In 2011, under a Fast Company heading called Masters of Design, she was asked to contribute to a panel piece on American Design. The panel included Roger Martin of The University of Toronto, Thomas Lockwood of The Design Management Institute and Mickey McManus of Maya Design amongst others.

In 2014, the IIDA Northern California Chapter awarded her with their Leadership Award of Excellence.
 Alongside Laurie Pressman of Pantone and Kat Holmes of Microsoft she was a member of the interview panel for the documentary 'Color in Sight'. The film explored the impact of color in the design and success of a product

==Portfolio==
Guido-Clark has contributed to the design of products for Herman Miller, HP, Samsung and Toyota. She has designed textiles and patterns for HBF, Pallas, Carnegie, Ultrafabrics, FLOR and Uncommon.
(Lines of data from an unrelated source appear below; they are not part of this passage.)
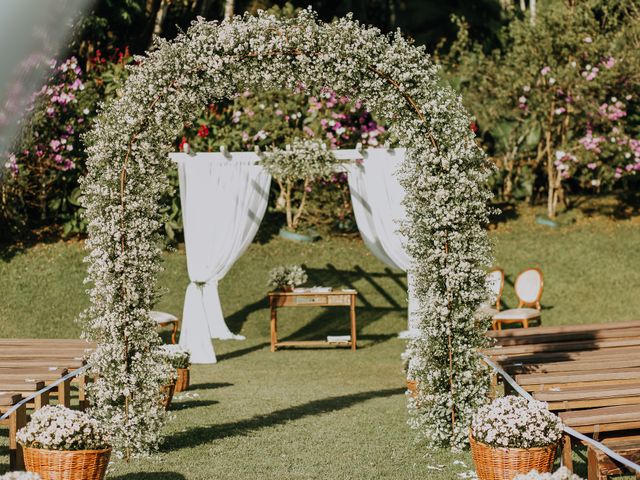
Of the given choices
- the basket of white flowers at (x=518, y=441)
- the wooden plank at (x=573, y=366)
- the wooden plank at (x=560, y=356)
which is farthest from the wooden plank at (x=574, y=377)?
the basket of white flowers at (x=518, y=441)

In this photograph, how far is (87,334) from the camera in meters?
5.82

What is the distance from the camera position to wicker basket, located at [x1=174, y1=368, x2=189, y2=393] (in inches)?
330

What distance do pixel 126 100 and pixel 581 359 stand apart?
363cm

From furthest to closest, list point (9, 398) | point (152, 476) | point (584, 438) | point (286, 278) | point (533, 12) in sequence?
point (533, 12), point (286, 278), point (152, 476), point (9, 398), point (584, 438)

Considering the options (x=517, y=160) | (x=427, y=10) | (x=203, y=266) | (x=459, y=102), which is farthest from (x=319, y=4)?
(x=459, y=102)

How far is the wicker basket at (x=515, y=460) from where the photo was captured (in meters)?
4.46

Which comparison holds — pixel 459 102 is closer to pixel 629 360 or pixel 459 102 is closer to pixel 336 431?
pixel 629 360

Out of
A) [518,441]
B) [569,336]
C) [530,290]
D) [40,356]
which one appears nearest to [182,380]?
[40,356]

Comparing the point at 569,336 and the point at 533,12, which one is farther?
the point at 533,12

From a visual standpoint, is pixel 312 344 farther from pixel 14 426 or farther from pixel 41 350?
pixel 14 426

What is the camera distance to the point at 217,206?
443 inches

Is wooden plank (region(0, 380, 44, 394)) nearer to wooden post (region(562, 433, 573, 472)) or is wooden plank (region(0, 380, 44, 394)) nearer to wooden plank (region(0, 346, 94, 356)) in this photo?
wooden plank (region(0, 346, 94, 356))

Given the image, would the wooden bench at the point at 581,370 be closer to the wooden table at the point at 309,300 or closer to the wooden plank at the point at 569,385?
the wooden plank at the point at 569,385

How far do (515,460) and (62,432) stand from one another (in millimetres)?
2305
She consults closely with Herman Miller as their Creative Director of Materials.

==Philanthropy==
In 2011 Guido-Clark founded the non-profit Project Color Corps. The charity aims to inspire local, urban communities to feel and be more positive through the power of color and pattern on community buildings such as schools. The charity teaches children and community members about color and pattern enabling and inviting them to be co-designers of their space. Professional designers and contractors are then engaged to work alongside volunteers to implement the community vision.
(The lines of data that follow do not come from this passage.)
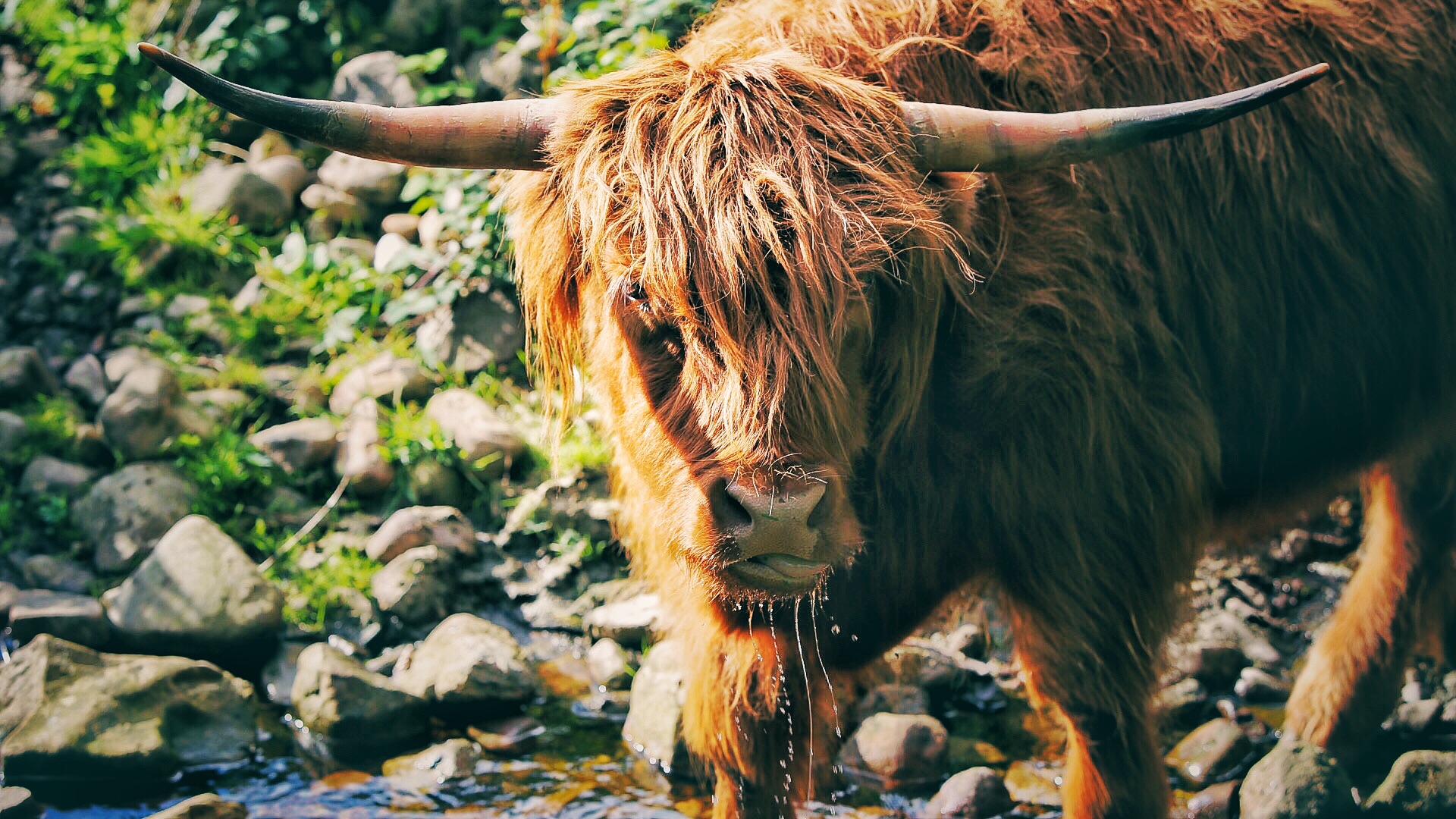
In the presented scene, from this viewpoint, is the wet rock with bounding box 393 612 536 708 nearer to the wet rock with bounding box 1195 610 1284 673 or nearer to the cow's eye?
the cow's eye

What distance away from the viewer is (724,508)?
2268 millimetres

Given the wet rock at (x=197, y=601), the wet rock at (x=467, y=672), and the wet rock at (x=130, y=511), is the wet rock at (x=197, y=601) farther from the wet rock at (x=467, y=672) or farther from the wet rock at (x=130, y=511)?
the wet rock at (x=467, y=672)

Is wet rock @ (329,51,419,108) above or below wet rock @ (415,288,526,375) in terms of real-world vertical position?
above

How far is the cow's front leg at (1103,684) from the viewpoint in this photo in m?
2.92

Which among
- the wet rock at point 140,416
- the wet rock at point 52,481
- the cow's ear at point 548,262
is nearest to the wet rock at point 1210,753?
the cow's ear at point 548,262

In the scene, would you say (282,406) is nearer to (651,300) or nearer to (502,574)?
(502,574)

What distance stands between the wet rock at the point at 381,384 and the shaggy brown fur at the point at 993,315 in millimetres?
2056

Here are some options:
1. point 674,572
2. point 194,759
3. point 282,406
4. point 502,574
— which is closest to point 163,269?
point 282,406

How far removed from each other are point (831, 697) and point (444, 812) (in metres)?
1.23

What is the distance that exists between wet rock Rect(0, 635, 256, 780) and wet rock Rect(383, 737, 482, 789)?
49 cm

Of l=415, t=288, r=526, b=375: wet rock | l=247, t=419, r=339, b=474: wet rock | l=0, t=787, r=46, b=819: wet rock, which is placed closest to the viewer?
l=0, t=787, r=46, b=819: wet rock

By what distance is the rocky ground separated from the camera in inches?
141

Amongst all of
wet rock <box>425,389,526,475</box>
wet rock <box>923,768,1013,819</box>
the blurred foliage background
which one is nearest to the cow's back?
wet rock <box>923,768,1013,819</box>

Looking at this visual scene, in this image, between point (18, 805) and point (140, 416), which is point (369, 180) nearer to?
point (140, 416)
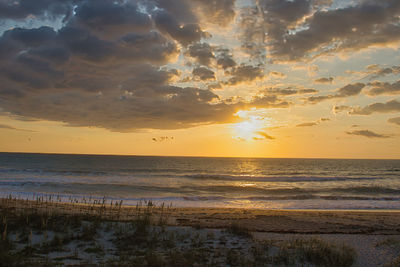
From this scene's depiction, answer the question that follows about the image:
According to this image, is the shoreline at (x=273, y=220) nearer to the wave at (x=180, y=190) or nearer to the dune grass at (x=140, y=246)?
the dune grass at (x=140, y=246)

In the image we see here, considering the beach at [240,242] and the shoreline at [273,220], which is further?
the shoreline at [273,220]

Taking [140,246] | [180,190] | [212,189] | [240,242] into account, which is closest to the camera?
[140,246]

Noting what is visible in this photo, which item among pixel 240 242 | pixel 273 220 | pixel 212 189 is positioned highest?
pixel 240 242

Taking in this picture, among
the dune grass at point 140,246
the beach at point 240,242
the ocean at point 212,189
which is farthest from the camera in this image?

Project Color Corps contributions to the community include the following:
- E.C. Reems Academy, Oakland CA
- Wo-Chieve Academy, Oakland CA
- Para Los Ninos School, Los Angeles CA
- Cambridge Elementary, Concord CA
- Willie Mays Boys and Girls Club, San Francisco CA

==Writing and interviews==
As a guest blogger Guido-Clark has written a number of articles on color and design for Fast Company. In her Dreaming in Technicolor blog she writes about the impact of color on our everyday lives and the design process. Her blog list includes:
- Why Color is Not a Cure-All
- Focus Groups: It's Like Saying the F-Word to Creatives
- Envisioning a Brighter Future: A ColorCorps for American Cities

For over a decade she has been interviewed extensively on design, her role and her philosophy of color. In a 2005 SFGate interview she discussed her college years and her views on the emotional importance of color in our everyday lives.

The New York Times has covered Guido-Clark twice. In 2006 she considered the design of the bed in an article entitled The Bed, Remade. In 2009 she appeared in an article entitled Boundless Cheer covering her on a shopping trip to Manhattan.
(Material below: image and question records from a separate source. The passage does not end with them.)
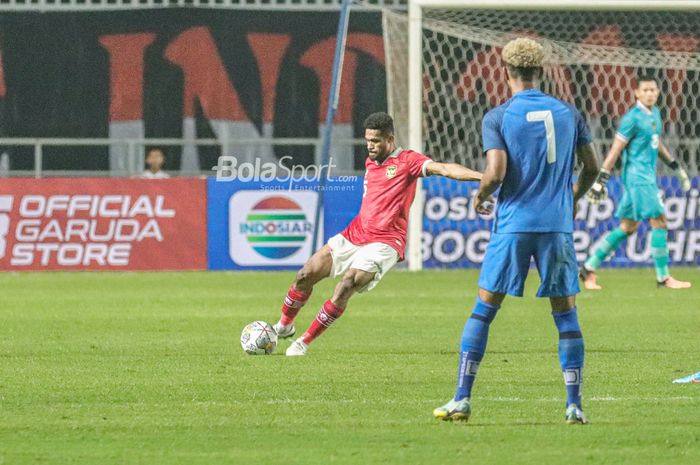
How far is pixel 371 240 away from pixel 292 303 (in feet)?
2.44

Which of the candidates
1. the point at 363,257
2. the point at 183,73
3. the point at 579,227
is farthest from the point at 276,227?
the point at 363,257

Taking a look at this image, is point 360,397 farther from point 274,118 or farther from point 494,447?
point 274,118

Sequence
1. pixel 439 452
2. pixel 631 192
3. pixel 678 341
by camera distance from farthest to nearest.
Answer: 1. pixel 631 192
2. pixel 678 341
3. pixel 439 452

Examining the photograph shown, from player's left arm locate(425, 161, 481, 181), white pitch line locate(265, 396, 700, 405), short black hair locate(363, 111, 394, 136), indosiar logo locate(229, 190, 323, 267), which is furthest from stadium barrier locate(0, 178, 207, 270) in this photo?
white pitch line locate(265, 396, 700, 405)

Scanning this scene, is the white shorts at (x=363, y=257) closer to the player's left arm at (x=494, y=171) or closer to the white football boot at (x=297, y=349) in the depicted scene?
the white football boot at (x=297, y=349)

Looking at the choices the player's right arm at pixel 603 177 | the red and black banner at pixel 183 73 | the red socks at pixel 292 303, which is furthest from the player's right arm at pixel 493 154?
the red and black banner at pixel 183 73

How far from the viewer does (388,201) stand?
11820 mm

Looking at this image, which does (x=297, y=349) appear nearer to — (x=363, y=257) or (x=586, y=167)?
(x=363, y=257)

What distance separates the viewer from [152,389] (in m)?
9.26

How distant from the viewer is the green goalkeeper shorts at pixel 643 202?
17.4 meters

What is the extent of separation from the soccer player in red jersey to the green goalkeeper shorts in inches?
238

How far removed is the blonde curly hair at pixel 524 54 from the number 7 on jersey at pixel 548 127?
232 mm

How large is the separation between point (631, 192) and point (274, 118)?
367 inches

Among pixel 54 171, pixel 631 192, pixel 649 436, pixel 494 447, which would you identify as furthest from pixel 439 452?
pixel 54 171
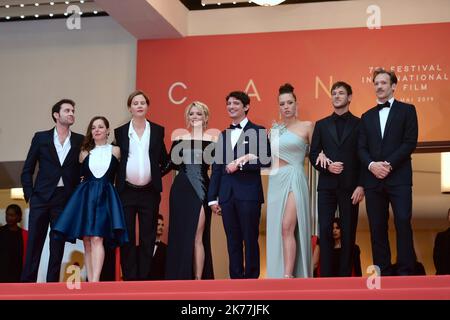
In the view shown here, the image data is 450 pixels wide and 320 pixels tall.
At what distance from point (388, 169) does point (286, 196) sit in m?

Guido-Clark discussed some of her favourite fellow designers such as Magnus Anesund, Vibe Harsloef, and Tanya Aguiñiga in a Design Milk article in 2010.

In an interview given to Design Applause in 2011 she expanded on how she arrived at "Experience Consultant' to describe the work performed by her and her colleagues in Laura Guido-Clark Design. She also compared American and Japanese design processes and values.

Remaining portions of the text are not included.